ALANEWS – 28/03/2019

 

Credo sia utile appoggiare le grandi manifestazioni di queste settimane. Dobbiamo evitare di passare da un quadro nel quale ci sia la richiesta di fare le elezioni senza Abdelaziz Bouteflika ad un quadro in cui c’è Abdelaziz Bouteflika senza elezioni.

È utile che si avvii rapidamente un processo di transizione ragionevole e credo che l’attivazione dell’articolo 102 della Costituzione algerina sia un primo passo, cioè quello dell’impedimento di Bouteflika di svolgere le proprie funzioni.
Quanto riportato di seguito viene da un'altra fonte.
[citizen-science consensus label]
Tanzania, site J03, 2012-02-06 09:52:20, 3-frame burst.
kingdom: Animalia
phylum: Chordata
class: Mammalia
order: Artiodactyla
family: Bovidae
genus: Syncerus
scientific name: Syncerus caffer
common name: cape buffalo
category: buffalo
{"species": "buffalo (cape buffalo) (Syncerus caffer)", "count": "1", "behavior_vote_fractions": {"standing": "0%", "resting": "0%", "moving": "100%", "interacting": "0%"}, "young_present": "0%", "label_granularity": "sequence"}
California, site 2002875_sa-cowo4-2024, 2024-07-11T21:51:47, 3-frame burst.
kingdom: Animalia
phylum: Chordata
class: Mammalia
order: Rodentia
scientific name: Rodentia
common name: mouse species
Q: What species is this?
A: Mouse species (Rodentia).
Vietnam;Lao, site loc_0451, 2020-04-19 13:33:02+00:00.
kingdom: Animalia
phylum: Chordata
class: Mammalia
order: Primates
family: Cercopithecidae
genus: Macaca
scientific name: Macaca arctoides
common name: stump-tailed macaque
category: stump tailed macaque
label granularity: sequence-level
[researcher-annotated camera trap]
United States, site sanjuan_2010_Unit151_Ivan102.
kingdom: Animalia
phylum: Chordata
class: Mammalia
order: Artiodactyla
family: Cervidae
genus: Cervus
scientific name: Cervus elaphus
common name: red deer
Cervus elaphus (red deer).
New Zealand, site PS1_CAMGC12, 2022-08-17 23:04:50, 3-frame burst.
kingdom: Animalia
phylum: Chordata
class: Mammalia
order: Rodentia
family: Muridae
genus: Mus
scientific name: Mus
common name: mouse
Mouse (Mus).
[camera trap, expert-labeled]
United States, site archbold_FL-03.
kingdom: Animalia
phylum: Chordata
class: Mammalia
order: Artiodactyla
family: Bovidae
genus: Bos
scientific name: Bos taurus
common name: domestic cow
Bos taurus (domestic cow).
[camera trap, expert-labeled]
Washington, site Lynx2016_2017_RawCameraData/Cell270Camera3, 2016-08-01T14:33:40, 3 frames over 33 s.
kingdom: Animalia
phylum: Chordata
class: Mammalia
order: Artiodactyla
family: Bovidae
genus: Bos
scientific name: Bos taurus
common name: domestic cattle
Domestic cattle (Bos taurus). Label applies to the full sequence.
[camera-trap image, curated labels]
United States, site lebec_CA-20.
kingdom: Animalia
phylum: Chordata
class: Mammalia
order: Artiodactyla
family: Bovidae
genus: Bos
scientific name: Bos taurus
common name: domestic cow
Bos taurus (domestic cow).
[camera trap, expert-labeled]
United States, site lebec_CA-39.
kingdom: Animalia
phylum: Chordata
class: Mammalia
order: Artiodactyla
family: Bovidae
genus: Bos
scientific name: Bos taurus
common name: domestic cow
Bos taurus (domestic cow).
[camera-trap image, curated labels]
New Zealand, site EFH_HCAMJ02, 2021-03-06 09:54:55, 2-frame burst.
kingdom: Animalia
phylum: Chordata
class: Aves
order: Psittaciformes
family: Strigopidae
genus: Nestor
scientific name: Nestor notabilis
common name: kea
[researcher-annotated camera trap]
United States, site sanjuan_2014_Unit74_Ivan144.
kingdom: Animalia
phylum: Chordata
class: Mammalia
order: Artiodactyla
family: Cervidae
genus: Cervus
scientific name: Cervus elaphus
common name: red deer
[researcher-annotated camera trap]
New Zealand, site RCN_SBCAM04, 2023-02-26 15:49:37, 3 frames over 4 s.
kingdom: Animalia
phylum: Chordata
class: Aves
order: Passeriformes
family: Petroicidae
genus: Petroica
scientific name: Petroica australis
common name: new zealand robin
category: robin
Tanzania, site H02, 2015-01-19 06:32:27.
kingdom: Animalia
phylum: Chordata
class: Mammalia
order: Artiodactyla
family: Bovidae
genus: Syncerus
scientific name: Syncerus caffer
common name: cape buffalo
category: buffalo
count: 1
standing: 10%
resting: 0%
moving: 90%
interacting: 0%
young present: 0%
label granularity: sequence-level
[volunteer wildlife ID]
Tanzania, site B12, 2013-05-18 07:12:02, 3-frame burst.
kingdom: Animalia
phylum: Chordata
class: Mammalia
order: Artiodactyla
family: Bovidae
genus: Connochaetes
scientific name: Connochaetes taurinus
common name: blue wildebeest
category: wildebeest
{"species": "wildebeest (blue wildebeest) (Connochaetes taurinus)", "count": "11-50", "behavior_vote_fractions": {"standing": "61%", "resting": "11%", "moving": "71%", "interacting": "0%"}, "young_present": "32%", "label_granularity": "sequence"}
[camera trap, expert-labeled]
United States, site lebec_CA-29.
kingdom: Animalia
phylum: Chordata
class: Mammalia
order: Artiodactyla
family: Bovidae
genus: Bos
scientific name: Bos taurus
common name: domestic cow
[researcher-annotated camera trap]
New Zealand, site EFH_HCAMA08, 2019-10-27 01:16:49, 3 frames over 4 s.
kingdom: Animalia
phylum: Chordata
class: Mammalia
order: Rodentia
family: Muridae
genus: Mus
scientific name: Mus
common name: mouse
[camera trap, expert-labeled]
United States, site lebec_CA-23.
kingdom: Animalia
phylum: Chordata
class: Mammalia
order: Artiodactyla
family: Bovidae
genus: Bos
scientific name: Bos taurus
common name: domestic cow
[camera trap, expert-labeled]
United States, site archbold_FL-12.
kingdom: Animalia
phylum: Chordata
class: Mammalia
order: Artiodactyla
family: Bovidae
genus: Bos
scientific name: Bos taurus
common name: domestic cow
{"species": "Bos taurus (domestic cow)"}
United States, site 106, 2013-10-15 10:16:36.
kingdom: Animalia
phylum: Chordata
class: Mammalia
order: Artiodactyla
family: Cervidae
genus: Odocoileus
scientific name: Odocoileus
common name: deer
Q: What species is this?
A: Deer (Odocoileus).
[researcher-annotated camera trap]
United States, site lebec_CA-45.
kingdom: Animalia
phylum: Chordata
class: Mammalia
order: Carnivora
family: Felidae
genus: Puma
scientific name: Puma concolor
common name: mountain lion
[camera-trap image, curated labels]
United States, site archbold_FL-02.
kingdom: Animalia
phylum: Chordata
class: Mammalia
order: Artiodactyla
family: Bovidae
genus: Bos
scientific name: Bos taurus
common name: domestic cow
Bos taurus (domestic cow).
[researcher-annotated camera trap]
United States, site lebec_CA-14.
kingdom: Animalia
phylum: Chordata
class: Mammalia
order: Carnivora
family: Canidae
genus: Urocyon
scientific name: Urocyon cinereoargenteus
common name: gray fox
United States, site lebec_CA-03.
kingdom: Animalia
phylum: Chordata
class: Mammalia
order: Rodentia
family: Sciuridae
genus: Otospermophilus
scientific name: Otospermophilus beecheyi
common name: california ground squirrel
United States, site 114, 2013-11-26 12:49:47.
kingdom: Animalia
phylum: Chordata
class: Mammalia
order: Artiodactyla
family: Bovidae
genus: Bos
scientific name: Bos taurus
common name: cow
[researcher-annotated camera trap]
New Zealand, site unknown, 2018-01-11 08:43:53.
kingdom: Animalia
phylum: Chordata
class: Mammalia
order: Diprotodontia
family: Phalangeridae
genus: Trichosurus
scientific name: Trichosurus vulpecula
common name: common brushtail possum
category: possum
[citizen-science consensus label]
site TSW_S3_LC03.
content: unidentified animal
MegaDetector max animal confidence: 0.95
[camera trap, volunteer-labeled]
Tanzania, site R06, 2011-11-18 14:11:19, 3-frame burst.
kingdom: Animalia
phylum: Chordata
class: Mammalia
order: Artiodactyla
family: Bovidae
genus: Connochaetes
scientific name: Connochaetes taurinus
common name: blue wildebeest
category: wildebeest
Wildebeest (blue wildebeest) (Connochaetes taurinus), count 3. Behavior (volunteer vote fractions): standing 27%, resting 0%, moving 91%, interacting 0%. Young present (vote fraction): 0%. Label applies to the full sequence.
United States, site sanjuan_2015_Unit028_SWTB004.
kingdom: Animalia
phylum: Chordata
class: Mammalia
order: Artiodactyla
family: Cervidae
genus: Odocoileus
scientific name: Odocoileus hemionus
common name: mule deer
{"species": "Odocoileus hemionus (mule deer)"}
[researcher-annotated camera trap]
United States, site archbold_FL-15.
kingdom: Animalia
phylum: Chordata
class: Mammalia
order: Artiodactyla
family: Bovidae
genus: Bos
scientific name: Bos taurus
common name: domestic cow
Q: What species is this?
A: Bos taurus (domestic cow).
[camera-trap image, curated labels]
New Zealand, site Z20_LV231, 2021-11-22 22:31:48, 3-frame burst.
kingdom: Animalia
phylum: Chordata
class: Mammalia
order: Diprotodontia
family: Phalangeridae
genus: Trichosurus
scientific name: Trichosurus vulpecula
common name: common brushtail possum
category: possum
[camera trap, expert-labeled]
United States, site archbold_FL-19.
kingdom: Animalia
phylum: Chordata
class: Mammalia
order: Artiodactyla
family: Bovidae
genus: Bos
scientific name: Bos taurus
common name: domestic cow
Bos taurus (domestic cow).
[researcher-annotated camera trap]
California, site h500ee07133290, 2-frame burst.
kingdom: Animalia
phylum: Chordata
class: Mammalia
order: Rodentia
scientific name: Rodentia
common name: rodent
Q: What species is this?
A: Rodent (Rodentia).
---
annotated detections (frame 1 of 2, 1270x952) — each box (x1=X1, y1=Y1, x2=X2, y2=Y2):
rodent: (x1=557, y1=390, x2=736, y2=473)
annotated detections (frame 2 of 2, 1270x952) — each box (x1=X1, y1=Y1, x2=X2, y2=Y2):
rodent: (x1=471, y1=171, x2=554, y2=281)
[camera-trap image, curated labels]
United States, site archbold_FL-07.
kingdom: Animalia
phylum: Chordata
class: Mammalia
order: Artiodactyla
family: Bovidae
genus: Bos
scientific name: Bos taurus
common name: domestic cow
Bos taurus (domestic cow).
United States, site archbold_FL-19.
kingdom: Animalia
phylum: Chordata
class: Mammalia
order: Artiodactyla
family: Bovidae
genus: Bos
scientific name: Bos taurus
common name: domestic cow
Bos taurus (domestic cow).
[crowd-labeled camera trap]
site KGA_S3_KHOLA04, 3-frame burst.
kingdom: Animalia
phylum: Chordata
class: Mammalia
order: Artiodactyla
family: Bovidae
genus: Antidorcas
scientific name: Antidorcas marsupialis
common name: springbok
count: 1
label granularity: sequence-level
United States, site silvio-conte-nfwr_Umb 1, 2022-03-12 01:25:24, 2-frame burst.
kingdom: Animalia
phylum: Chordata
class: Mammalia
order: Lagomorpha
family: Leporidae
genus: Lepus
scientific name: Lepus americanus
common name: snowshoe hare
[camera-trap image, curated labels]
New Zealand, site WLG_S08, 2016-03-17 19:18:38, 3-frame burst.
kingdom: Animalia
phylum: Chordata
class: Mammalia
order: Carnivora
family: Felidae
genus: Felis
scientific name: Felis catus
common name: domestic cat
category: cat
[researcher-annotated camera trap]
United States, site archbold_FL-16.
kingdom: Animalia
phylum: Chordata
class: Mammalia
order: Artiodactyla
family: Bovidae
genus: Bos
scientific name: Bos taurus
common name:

E nello stesso tempo credo sia indispensabile da parte dell’UE agire da protagonista nella vicenda algerina. Perché situazioni come quella siriana o della Libia, che sono molto preoccupanti, rischierebbero di essere quasi poca cosa rispetto a una possibile implosione della situazione in Algeria.

L’Algeria ha già conosciuto una situazione difficile nel 1992. Sono cose che non possono essere più ripetute perciò è indispensabile che questo processo di transizione sia ragionevole, guidato e che veda allo stesso tempo una politica vera di riforme, di ampliamento dei diritti e della democrazia.